Challenge: Driving requires a lot of skills!

The complexity of driving loomed over my design process. The app asks users to select specific driving skills in multiple areas. If handled poorly, choosing from a laundry list of skills would lead to bad usability.

Solution 1: Test the menu

To get a sense for the user's mental model for driving skills, I conducted a skill category tree test using Lyssna. The results showed users struggled with some edge cases and could benefit from a structure that indicates an explicit basic to complex menu hierarchy.

Awareness is important on the highway but we’ve hopefully developed that skill somewhere else.

Solution 2: Order of operations

Within the route planning form, the difficulty slider and user goals modify the contents and order of the dropdown menu.

Solution 3: Goals and lessons in one place

During research participants talked about driving situations more than the mechanics. The many skills that make up driving may not be something they think about often. Following the heuristic of recognition rather than recall, learning options needed to be visibly organized in a menu.

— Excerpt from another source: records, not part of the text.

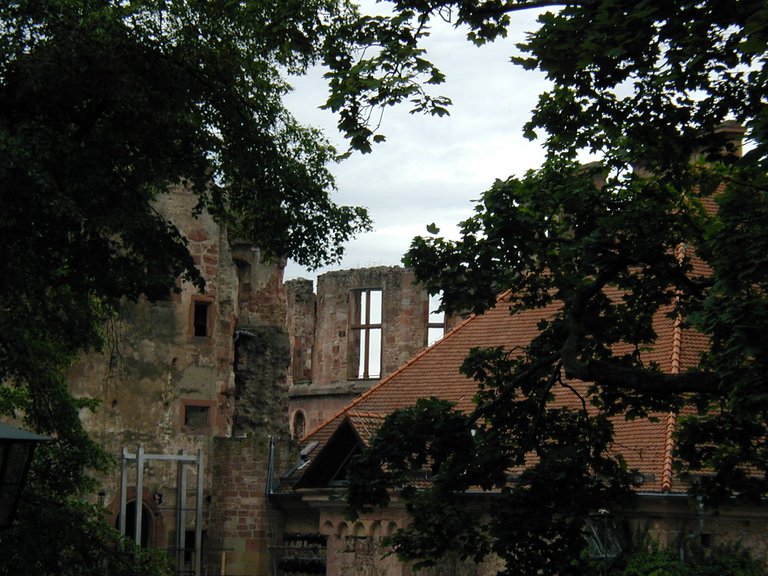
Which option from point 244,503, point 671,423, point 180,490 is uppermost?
point 671,423

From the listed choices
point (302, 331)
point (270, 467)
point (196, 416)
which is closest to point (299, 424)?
point (302, 331)

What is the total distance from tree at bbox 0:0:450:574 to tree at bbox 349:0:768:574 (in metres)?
1.88

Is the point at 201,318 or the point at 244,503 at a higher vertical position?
the point at 201,318

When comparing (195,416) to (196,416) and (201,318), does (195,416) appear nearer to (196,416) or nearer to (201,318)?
(196,416)

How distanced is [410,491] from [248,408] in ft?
59.7

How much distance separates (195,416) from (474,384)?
7138 millimetres

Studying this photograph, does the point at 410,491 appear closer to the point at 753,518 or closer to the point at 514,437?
the point at 514,437

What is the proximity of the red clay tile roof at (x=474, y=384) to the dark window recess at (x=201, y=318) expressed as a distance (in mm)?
3047

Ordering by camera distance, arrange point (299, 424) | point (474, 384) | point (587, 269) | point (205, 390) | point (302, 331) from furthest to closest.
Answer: point (302, 331)
point (299, 424)
point (205, 390)
point (474, 384)
point (587, 269)

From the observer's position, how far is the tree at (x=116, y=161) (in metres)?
14.2

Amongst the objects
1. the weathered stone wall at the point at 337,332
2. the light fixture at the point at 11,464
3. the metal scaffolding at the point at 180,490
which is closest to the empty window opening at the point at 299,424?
the weathered stone wall at the point at 337,332

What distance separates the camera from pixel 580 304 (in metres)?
13.5

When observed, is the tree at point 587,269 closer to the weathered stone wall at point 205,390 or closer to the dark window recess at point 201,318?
the weathered stone wall at point 205,390

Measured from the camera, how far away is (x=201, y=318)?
30844mm
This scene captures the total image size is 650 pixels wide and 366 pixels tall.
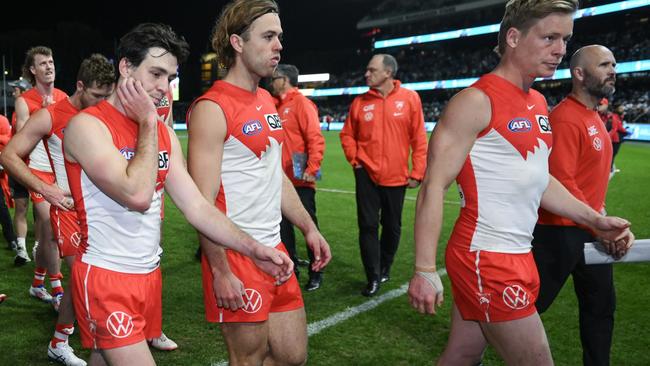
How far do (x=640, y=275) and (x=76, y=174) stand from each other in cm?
613

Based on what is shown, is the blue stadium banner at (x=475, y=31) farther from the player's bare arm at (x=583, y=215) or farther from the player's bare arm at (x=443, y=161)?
the player's bare arm at (x=443, y=161)

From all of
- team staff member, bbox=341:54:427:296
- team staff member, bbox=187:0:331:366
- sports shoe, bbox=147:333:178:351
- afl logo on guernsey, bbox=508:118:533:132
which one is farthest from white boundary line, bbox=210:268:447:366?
afl logo on guernsey, bbox=508:118:533:132

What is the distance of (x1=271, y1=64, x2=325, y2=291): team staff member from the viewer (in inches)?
238

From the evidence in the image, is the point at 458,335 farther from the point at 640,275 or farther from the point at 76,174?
the point at 640,275

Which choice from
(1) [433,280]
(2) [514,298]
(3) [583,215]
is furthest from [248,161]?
(3) [583,215]

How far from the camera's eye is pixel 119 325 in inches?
88.0

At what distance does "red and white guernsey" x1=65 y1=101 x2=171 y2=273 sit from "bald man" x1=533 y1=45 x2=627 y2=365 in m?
2.32

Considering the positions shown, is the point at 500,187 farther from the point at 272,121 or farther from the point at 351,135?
the point at 351,135

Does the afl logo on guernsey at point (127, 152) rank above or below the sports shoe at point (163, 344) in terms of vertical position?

I took a step back and revised my sitemap, creating a centralized ‘learn’ tab where users can access skills to set goals and review lessons.

TEST

A conceptual hit!

Strong user consensus during usability

I asked 5 experienced drivers to test the usability of my high fidelity prototype over a video call.
0%
3 of 4 tasks had a 100% completion rate across all users.
100%
Participants gave an average usability rating of 4.3 out of 5 across all tasks.
4.3 / 5
All task completions took under 2 minutes.
100%
Positive feedback
Participants praised the concept of a hands-on driving app, professional visuals, and goal tracking features.
Contextual lessons.
Step-by-step instructions with video.
Goal tracking that personalizes the learning experience.
Challenges
The error rate for creating a route and setting a new goal was significant with no participants completing these tasks without problems.
Significant error rate.
The learn menu was confusing.
Some route options were unclear.

Rethinking skills (again)

A few participants hinted that visibility was the biggest issue. Basic, moderate, and challenging categories didn’t help them guess where specific content was located.  Users also had a tendency to skip over small description text. I needed to give users a quick way to check the contents of each skill section. I decided to use an expand/collapse menu structure to make the details available from the same page.

Route adjustments

During the test, users skipped over the difficulty slider. The default state was set to the lowest difficulty. I changed the default state to prompt users to make a selection.

Because the app centers practice, I made setting a specific destination optional. Presenting this as a ‘one way or loop’ choice was highly confusing to users. I changed the field to default to the most familiar option by asking for a destination and  presented the loop as a secondary option underneath.

Final design

Creating a new route
Checking a skill lesson
Logging practice
Setting a new goal

Conclusion

What I learned

Next steps

I approached this project as a proof-of-concept for an idea I wasn’t seeing in the market. It was fantastic to hear from participants who loved the concept and expressed a wish to see a version of the product offered one day.

If I were to work toward launching this product, my next design priorities would be:

  • Design a monetization model.
  • Talk to driving instructors. Gather feedback on teaching through an app.
  • Incorporate a more robust sense of personalization for users to feel a sense of ownership over their learning and growth as a driver.

Getting unstuck

My process for designing Mileage was my messiest yet. I revised the sitemap 3 times. I was constantly researching. I took a hacksaw to my planned features. I ripped out architecture well into my high fidelity designs.

When I felt stuck, what helped me the most was looking back at my previous artefacts. If something wasn’t working in my polished design, it usually started earlier.

Swiss design is cool, actually!

While delving deeper into the style I found a website called The Swiss Grid which presents an in-depth history based on a museum exhibition. I absolutely fell in love. Check it out if you have time!